I can not begin to adequately convey my love for deer hunting. I love it all. Deer drives turn me on, smashing antlers together and grunting in early November is one of life’s greatest thrills, mock scrapes and doe urine trails can be magic, long range sniping on distant mountainsides with my scoped .270 is a rifleman’s dream, and sneaking through the cactus and mesquite flats of south Texas with my handgun, crossbow or compound turns me on no end. I have even joined the green thumb brigade and cut some food plots in such a configuration as to form natural funnels based on prevailing wind conditions on my property. Beautiful.
I do it all, and I love it all. Including cleverly positioning an automatic feeder to spray corn into shadowy groves where I might get a close shot at a doe or a buck at some point. Not only are all these strategies over the top exciting and absolutely fair chase, but astonishingly, we can find fellow hunters who would like to ban one or more of these legal methodologies for some strange, selfish, unsophisticated, small minded and unfounded reasons. Phooey. Or other such hooked on phonics verbiage.
Got straps? Get straps, and get them the way you like. Whatever your personal choice in hunting, have at it, I am with you. This includes the farmer or rancher who could care less about “sport” or “challenge”, but simply wants some delicious, succulent venison for the grill. Enough with the “ethics” hysteria. You want meat, get meat. Buy a license, eat venison. Have a nice day.
The finest human beings to found in mankind are found in hunting camps in America. Unfortunately, some of the biggest dolts are part of our family too. Ignore the dolts, embrace the BloodBrothers. America is about choice, about freedom. Beware of bureaucrats, for whenever they mingle in anything, they destroy it or immediately turn assets into a liabilities. It’s what bureaucrats do. I don’t like any of them.
We are facing many problems in America, and deer bait is not one of them. In our beloved hunting lifestyle, the real problems are illogical, counterproductive gamelaws that are designed to impede recruitment and create attrition.
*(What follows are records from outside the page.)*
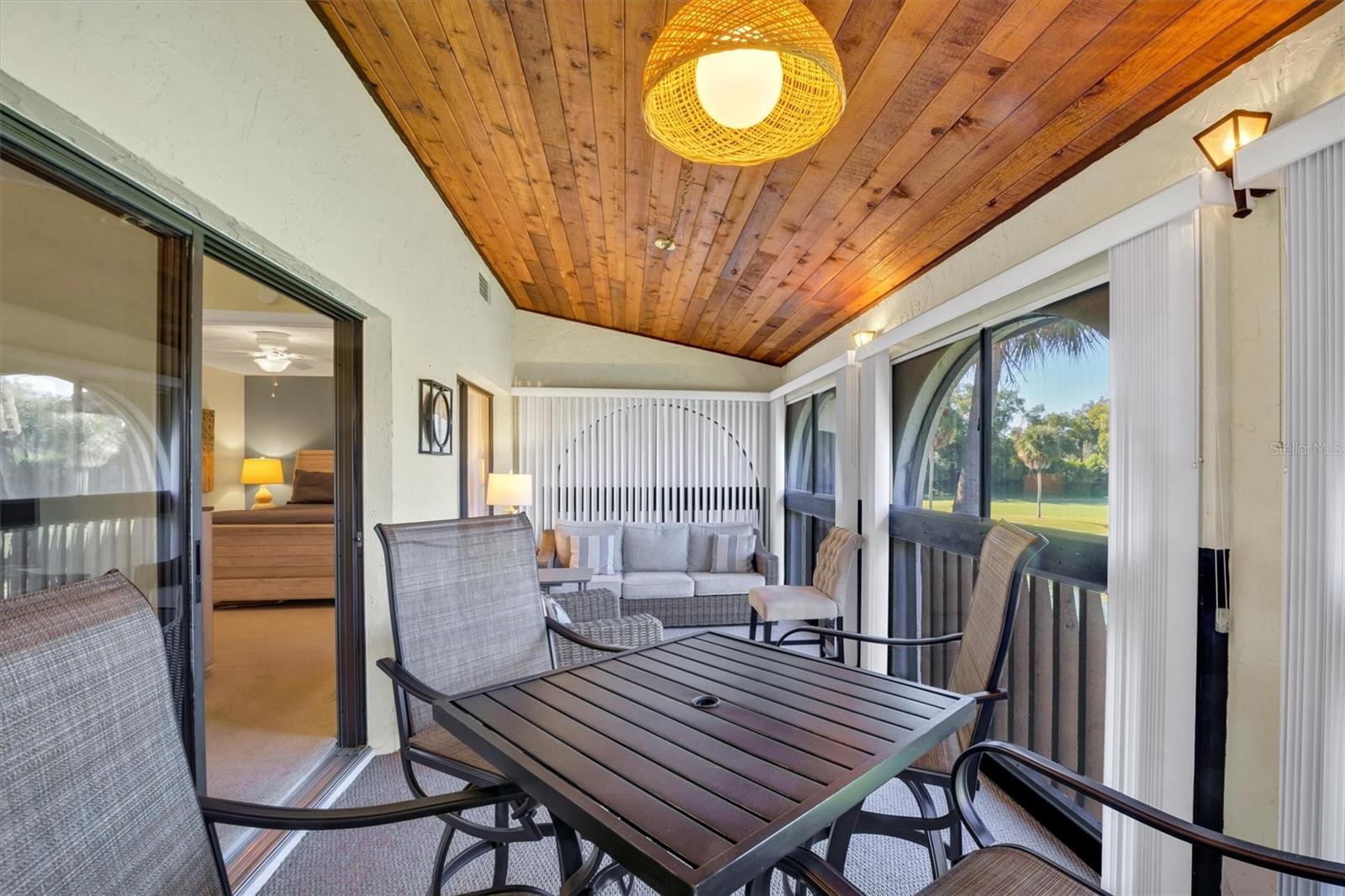 COUNTRY CLUB VILLAGE CONDO - Residential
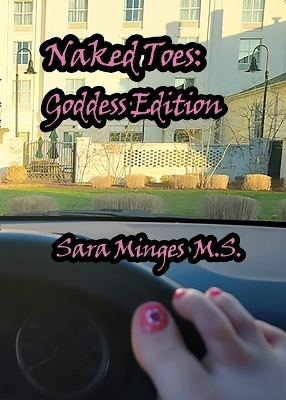 Naked Toes - Sara Minges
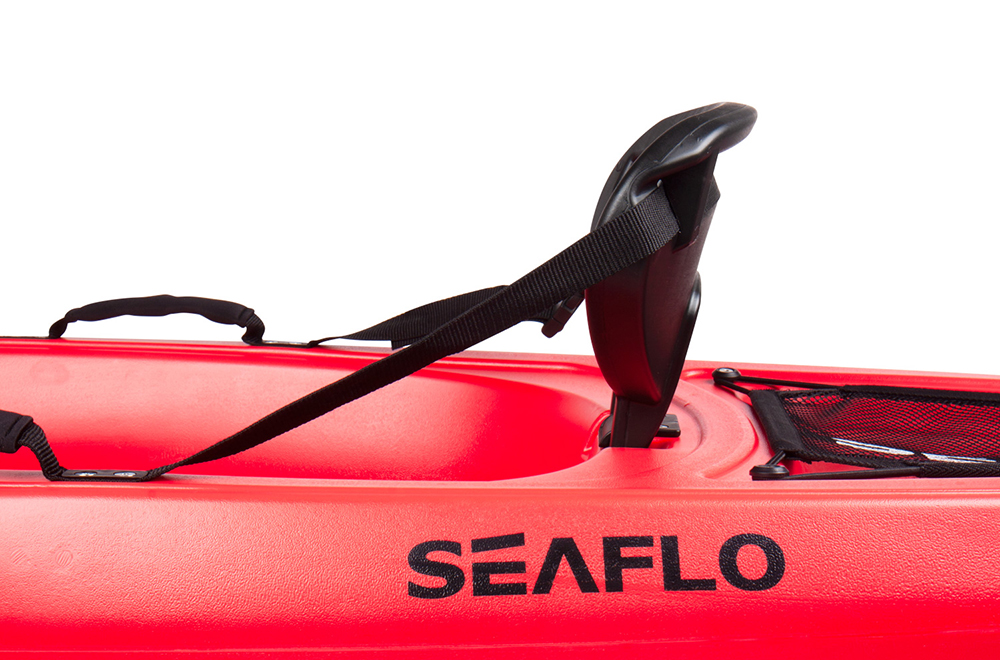 Каяк SEAFLO Nemo детский 6 (186 см), светло-голубой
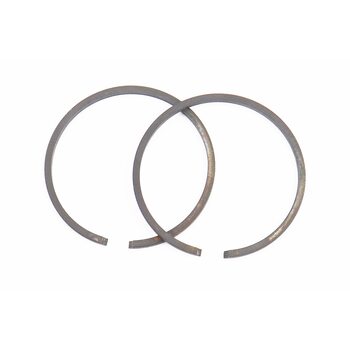 Кольца поршневые 36х1,5mm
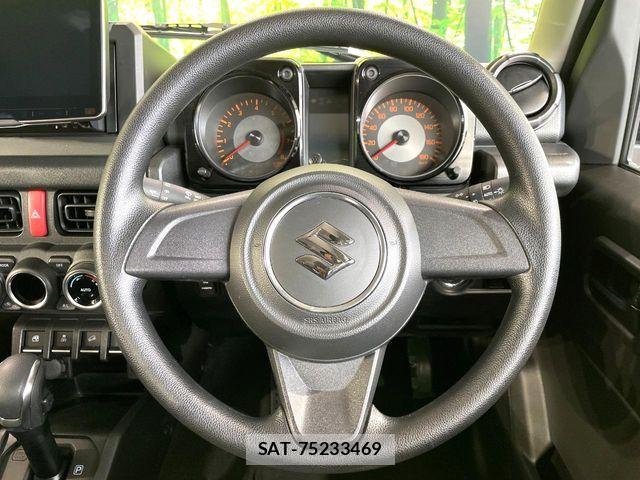 Suzuki JIMNY SIERRA 2024-05 8871260-11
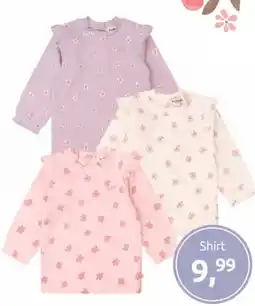 Jola Mode Shirt aanbieding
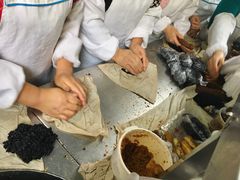 -芳婆糕团店(王府大街店)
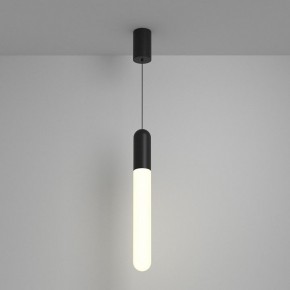 Подвесной светильник Maytoni Mist P101PL-L500-12W3K-B в Приобье - priobie.mebel24.online | фото 2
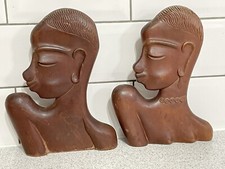 Pair freestanding hagenauer for sale  SALISBURY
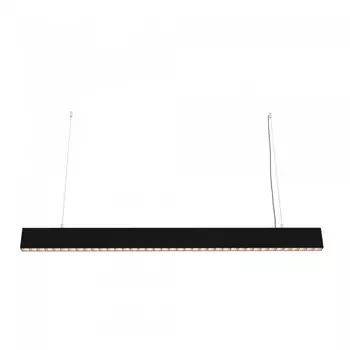 Подвесной светильник Vinder P050PL-L40B4K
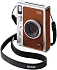 Фотоаппарат моментальной печати Fujifilm Instax Mini Evo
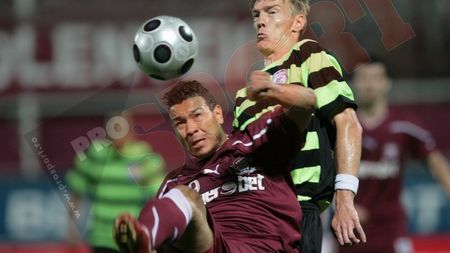 "Vestiarul este ca o înmormântare după o așa înfrângere". Cum au trăit două echipe din Liga1 o înfrângere cu 1-7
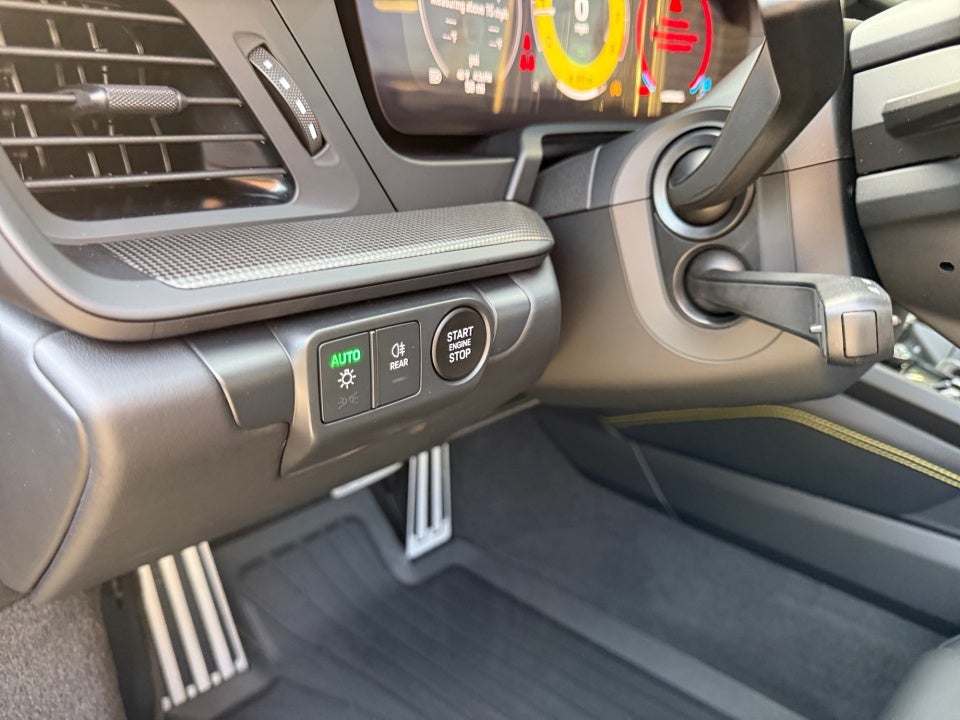 2026 Porsche 911 Carrera GTS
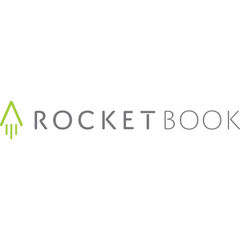 Rocketbook Logo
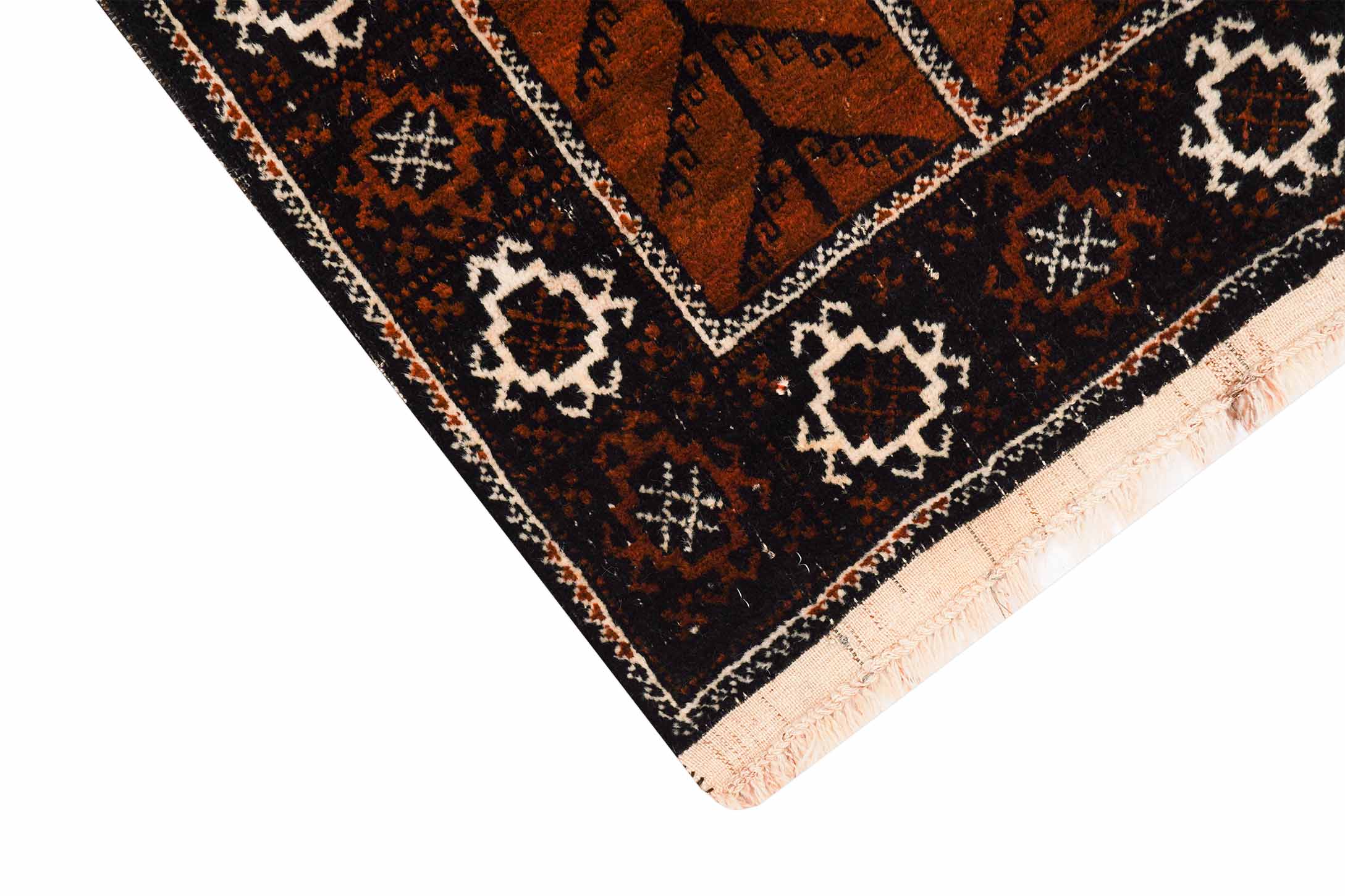 Belutsch | 140 cm x 87 cm | Nr. Z-1574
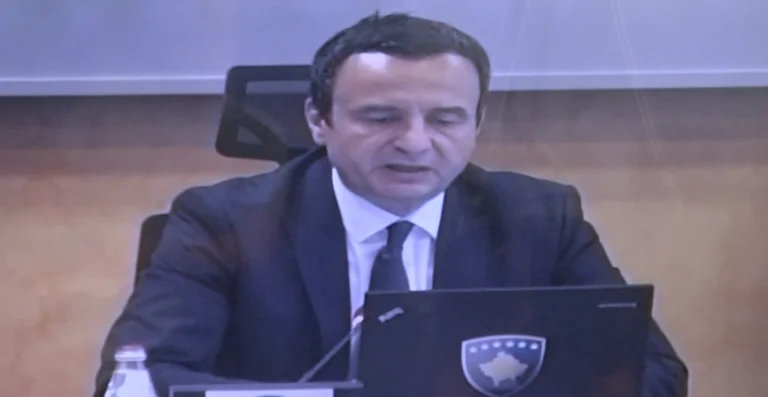 Çmimet e papërballueshme: Kurti jep një lajm dhe një afat në mbledhjen e Qeverisë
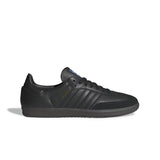 Adidas Originals Samba OG (Core Black/Core Black/Gum) Men's Shoes IE3438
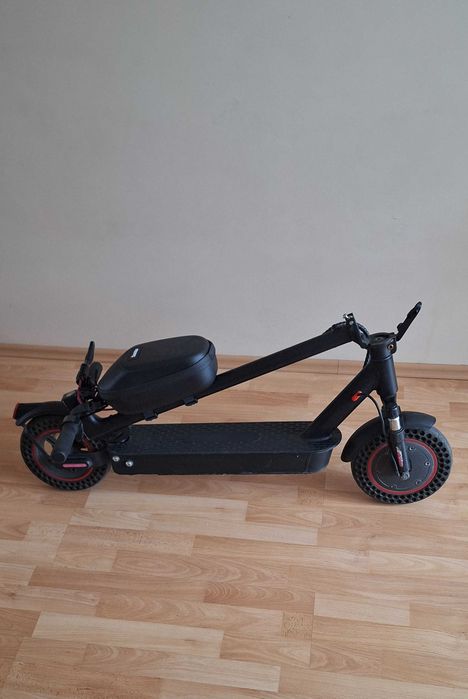 iScooter i9Max – Hulajnoga elektryczna 500W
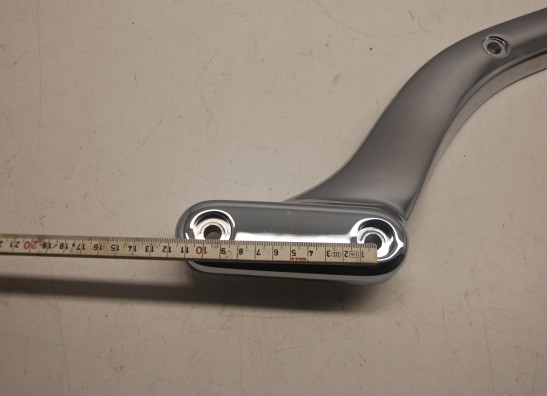 Achtersubframe Harley Davidson Softtail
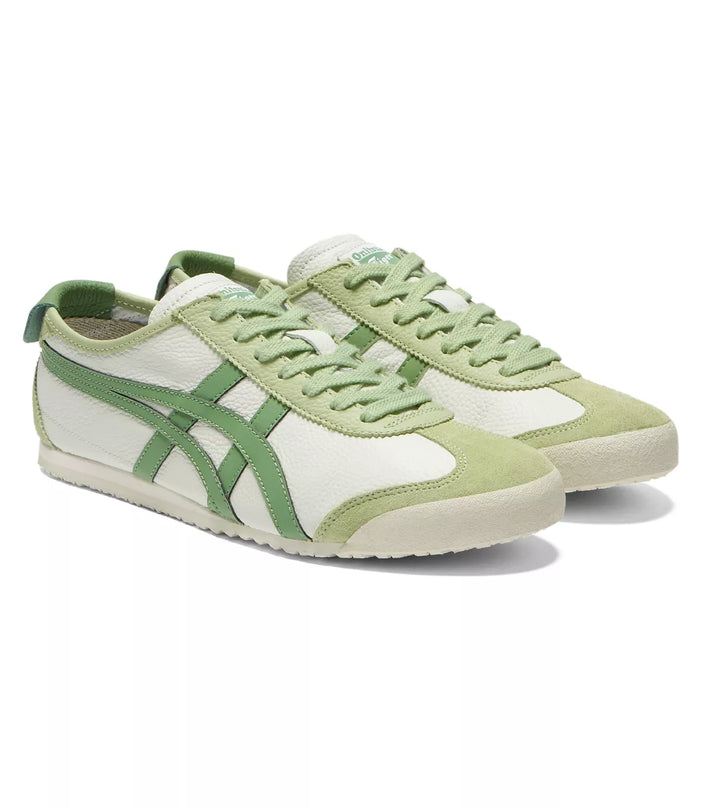 Onitsuka tiger maxico 66 AIRY GREEN-VERDIGRIS GREEN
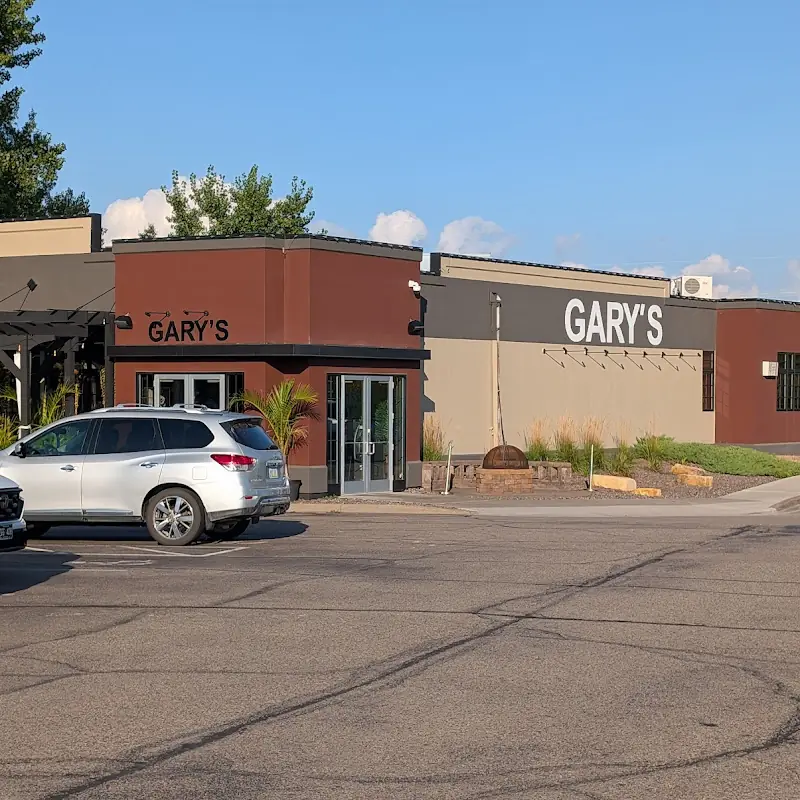 Gary's Supper Club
Sunday hunting bans, minimum age limits, shooting hours, crossbow bans, bait, the vulgar practice of hiring sharpshooters and government hunters to kill our game, three shell limits on migratory fowl, bow and gun case laws, no hunting in state and national parks, and so many more inconsistent, nonsensical rules that have nothing to do with safety or science.
Deer corn is not on the list, or at least shouldn‘t be. Believe me. Until we unite to open the gates to more and new hunters, we will be in danger. We must unite and focus on meaningful priorities and leave the squawking to the anti’s.